Logs are sent as StandardLoggingPayload objects in JSON format:

[
  {
    "id": "chatcmpl-123",
    "call_type": "litellm.completion",
    "model": "gpt-3.5-turbo",
    "messages": [...],
    "response": {...},
    "usage": {...},
    "cost": 0.0001,
    "startTime": "2024-01-01T00:00:00",
    "endTime": "2024-01-01T00:00:01",
    "metadata": {...}
  }
]

Environment Variables

Set via environment variables instead of config:

Batch Settings

Control batching behavior (inherits from CustomBatchLogger):

callback_settings:
  my_api:
    callback_type: generic_api
    endpoint: https://your-endpoint.com
    batch_size: 100        # default: 100
    flush_interval: 60     # seconds, default: 60

Log Format Options

Control how logs are formatted and sent to your endpoint.

JSON Array (Default)

callback_settings:
  my_api:
    callback_type: generic_api
    endpoint: https://your-endpoint.com
    log_format: json_array  # default if not specified

Sends all logs in a batch as a single JSON array [{log1}, {log2}, ...]. This is the default behavior and maintains backward compatibility.

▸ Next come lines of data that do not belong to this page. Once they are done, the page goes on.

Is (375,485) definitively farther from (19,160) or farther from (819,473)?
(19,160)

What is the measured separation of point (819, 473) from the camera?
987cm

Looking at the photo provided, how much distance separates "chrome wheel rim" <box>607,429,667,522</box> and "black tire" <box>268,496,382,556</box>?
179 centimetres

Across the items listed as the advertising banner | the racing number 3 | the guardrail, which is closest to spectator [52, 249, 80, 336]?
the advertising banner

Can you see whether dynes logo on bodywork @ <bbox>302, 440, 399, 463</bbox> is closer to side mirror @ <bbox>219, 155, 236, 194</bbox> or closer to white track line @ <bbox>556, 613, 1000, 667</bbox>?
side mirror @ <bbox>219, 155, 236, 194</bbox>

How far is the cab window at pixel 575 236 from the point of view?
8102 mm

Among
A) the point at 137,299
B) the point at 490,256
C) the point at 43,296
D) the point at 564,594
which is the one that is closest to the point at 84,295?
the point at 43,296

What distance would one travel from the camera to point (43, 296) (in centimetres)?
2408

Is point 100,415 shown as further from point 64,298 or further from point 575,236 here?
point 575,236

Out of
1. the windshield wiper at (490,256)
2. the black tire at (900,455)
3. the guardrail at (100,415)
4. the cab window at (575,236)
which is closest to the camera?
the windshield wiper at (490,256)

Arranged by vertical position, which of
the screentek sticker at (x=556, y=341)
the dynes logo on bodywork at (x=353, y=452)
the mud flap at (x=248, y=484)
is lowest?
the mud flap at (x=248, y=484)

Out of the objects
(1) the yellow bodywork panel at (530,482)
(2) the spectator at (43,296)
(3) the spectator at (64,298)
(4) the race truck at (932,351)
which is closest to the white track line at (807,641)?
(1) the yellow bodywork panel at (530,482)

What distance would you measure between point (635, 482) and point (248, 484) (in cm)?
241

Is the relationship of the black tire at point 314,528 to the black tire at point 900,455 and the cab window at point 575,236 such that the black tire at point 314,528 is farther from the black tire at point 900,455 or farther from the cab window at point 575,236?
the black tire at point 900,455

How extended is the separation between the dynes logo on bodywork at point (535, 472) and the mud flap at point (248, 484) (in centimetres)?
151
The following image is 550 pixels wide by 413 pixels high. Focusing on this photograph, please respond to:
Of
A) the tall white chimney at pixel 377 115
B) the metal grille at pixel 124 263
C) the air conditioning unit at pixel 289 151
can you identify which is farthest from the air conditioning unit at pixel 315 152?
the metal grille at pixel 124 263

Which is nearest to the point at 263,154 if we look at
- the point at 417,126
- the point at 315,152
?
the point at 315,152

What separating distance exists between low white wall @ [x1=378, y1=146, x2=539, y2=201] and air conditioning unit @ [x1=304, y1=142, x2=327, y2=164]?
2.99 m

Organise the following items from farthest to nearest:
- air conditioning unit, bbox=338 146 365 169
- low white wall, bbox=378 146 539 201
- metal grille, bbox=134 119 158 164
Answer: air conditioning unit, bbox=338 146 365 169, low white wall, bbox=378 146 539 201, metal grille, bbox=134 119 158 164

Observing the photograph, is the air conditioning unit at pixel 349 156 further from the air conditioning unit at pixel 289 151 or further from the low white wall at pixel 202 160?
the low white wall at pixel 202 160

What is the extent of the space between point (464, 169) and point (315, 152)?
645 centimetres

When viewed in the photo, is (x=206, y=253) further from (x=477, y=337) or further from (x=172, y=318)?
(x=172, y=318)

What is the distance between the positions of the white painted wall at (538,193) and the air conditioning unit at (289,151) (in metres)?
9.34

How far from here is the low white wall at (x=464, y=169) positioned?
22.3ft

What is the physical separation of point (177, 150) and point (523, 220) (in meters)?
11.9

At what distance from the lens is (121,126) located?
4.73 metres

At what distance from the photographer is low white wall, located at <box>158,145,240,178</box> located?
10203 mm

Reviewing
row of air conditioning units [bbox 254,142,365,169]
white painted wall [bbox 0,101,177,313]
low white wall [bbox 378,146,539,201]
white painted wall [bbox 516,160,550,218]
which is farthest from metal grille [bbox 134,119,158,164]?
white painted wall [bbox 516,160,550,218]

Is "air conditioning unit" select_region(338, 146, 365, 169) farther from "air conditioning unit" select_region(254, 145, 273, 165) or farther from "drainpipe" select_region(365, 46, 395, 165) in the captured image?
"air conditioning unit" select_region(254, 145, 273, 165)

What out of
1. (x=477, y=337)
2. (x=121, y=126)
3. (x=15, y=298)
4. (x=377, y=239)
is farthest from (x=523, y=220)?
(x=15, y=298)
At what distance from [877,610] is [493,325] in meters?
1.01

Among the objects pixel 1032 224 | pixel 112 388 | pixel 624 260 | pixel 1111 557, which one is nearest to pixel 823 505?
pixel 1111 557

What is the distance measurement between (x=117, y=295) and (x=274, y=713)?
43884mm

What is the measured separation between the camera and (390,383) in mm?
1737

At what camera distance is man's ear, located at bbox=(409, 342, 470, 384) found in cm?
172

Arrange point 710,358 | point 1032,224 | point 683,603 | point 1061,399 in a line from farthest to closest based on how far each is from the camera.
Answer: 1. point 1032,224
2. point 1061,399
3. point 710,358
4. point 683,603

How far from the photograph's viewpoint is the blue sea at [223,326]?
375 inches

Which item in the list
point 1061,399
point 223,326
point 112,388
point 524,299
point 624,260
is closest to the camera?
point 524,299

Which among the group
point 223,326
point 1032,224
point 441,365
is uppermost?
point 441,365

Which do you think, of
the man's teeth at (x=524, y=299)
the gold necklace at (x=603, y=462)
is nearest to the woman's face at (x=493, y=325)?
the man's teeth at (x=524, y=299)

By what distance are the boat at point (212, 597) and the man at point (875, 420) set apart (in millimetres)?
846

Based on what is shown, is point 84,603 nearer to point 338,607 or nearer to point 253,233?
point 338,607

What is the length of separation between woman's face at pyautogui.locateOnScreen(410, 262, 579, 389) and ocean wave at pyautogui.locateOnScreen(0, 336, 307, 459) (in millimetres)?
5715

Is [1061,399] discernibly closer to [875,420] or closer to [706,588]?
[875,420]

When to use: Most HTTP endpoints expecting batched JSON data.

NDJSON (Newline-Delimited JSON)

callback_settings:
  my_api:
    callback_type: generic_api
    endpoint: https://your-endpoint.com
    log_format: ndjson

Sends logs as newline-delimited JSON (one record per line):

{log1}
{log2}
{log3}

When to use: Log aggregation services like Sumo Logic, Splunk, or Datadog that support field extraction on individual records.

Benefits:

  • Each log is ingested as a separate message
  • Field Extraction Rules work at ingest time
  • Better parsing and querying performance

Single

callback_settings:
  my_api:
    callback_type: generic_api
    endpoint: https://your-endpoint.com
    log_format: single

Sends each log as an individual HTTP request in parallel when the batch is flushed.

When to use: Endpoints that expect individual records, or when you need maximum compatibility.

Note: This mode sends N HTTP requests per batch (more overhead). Consider using ndjson instead if your endpoint supports it.